In one of the most oft-quoted passages from Gender Trouble, Judy B. recounts her admiration of Aretha Franklin’s 1967 hit “(You Make Me Feel Like) a Natural Woman.” For Butler, Franklin’s tune highlights that sex and gender require a good deal of discursive TLC in order to maintain the impression that the categories “man” and “woman” are both self-evident and, well, natural. Aretha feels like a woman only in relation to subjects whose own gender performances (and desires) reflexively characterize her own. How, then, does one “feel like a natural man,” and particularly within the context of homosocial subcultures?
Within bear discourses, feeling “naturally” masculine is usually at a premium. Even ignoring the growing menagerie of animal appellations for the various sub-types of men who populate bear counterpublics, scholars such as Les Wright have noted the movement’s reinscription of American longing for pastoral elsewheres where men’s bodies could come into homoerotic contact, unfettered by the restraints of a culture which, for possibly the first time, was coded as feminine. Through a valorization of “natural” masculinity and “naturally” male bodies—hirsute, bearded, and bulky—bears seek to resist and side-step homonormative beauty standards—characterized by smooth, gym-toned bodies—as well as heteronormative assumptions about gay men’s masculinity (or supposed lack thereof).
But where does a gay renegotiation of hegemonic masculinity stop performing queer and/or feminist critique, and start veering into earnest, garden-variety masculinism? When does a counter-aesthetic become every bit as normative as the standard it resists, and thus inadvertently shame those subjects who fail to meet the chest hair quotient? Can one praise “natural” masculinity without nostalgically fetishizing rural, working-class men’s bodies? And, as scholars of queer studies, aren’t we supposed to be awfully suspicious of bodily matters to begin with?

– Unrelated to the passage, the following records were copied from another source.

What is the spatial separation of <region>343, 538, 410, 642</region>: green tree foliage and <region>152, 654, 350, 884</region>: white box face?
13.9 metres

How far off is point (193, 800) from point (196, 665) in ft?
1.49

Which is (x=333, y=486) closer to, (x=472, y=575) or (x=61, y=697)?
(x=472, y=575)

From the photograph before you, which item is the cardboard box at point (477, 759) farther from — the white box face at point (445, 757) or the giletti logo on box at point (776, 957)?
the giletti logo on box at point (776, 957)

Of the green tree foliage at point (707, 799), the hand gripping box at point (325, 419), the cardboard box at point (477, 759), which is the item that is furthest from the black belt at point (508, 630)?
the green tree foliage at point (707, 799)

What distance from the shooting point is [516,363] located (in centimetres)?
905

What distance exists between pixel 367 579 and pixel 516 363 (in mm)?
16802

Despite the sometimes embarrassing tendency for bear rhetoric to wax utopian, I am most interested in bear subcultures as a means to pose these questions of contemporary masculinities, rather than to answer them. I would contend that potentially subversive and troublingly essentialist ways of “feeling” masculine don’t necessarily stand opposed in bear discourses so much as they brush up against each other, establishing a sense of productive friction.
It’s no surprise, especially given my twee sensibilities, that what I admire most about Sean M. Johnson’s Beardlove series is the way in which Johnson celebrates masculinity not as the scopophilic spectacle of men’s bodies, but as various touchy feely forms of contact between men’s bodies. Rather than escaping to the pastoral, Johnson’s men are staged in inviting, intimate domestic spaces—forts made of bedsheets, bubble baths—that are, quite literally, warm and fuzzy. Like Ann Cvetkovich’s lesbian archives of affective feeling, Johnson’s Beardlove series constitutes an archive of gay male tactile feelings which are facilitated primarily through “naturally” masculine bodies whose hairy contours—cultivated in their own way, to be sure—open up a range of gentle, tender, and nurturing possibilities for male-male contact. This archive stands in stark contrast to the more “official” archive of male-male touches and forms of relationality, the sort which Sedgwick so compassionately noted are inevitably haunted by sexual anxieties and abject violence. Rich with textures—bubbles popping, beards nuzzling, a cat tail brushing one’s leg—Beardlove focalizes the sense of touch in the image. Embracing the tactile, Beardlove offers a form of masculine feels which, because enacted in and on bodies, never take them for granted.